The first thing we need to do is to challenge illegal hospital billing practices. Right now, Myers Law is pursuing a class action against the Cleveland Clinic over some of these practices. Myers Law would like to hold other hospitals accountable, as well. To do that, we need to hear stories from people willing to stand up to illegal hospital billing so that we can address it and end it in the State of Ohio.
If you would like to share your story with someone from Myers Law, and be contacted about your issues with illegal medical billing and pricing practices, please contact us.
Next, people need to carefully watch and analyze their bills, insurance Explanations of Benefit (EOBs), and payments. It shouldn’t have to be this way, but until hospitals comply with the law, patients should put in the extra hard work that medical providers should be doing. You should compare the bill or account statement that the hospital sent you with your past payments. Did you pay a co-pay or deductible or co-insurance or other payment that does not show up or is not reflected on the billing statement? Did the medical provider apply your co-pay to the right services? Do you feel like you already paid this bill? Does the amount seem off? Then compare the billing statements and payment history with your prior payments (you should keep track of them since hospitals do not give you proper receipts) and you should compare the bill to the EOB you received from your insurance company (if you have insurance). Does the billed amount and dates of services match up to the amounts and services on the EOBs you received? If not, something is wrong and you need to contact your insurance company and the medical provider.

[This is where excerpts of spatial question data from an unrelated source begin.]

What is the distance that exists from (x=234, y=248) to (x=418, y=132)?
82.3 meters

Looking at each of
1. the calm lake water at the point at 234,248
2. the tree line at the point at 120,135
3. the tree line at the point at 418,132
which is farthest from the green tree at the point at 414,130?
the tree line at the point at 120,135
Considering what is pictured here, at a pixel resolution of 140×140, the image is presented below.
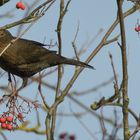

Even if EOBs and bills match, and the amount you owe looks correct, then there could still be a problem with the way something was billed, coded, or determined by your insurer. Although the hospital or medical provider should be doing this for you, and while this can literally take hours of your life to handle and it does not ensure that the bill is correct, it gets you closer to the correct place.
Finally, start demanding price transparency from hospital administration. Demand that they give you a written estimate. Demand a receipt that shows what your payment applies to, what you previously paid toward the service, and the total that is owed (but don’t be mean to the receptionists or admins or health professionals–this is often a hospital system policy/ administration problem, not an individual employee problem). Demand to know why bills are higher than the written estimates. Fight for your rights. Be kind, but demand change.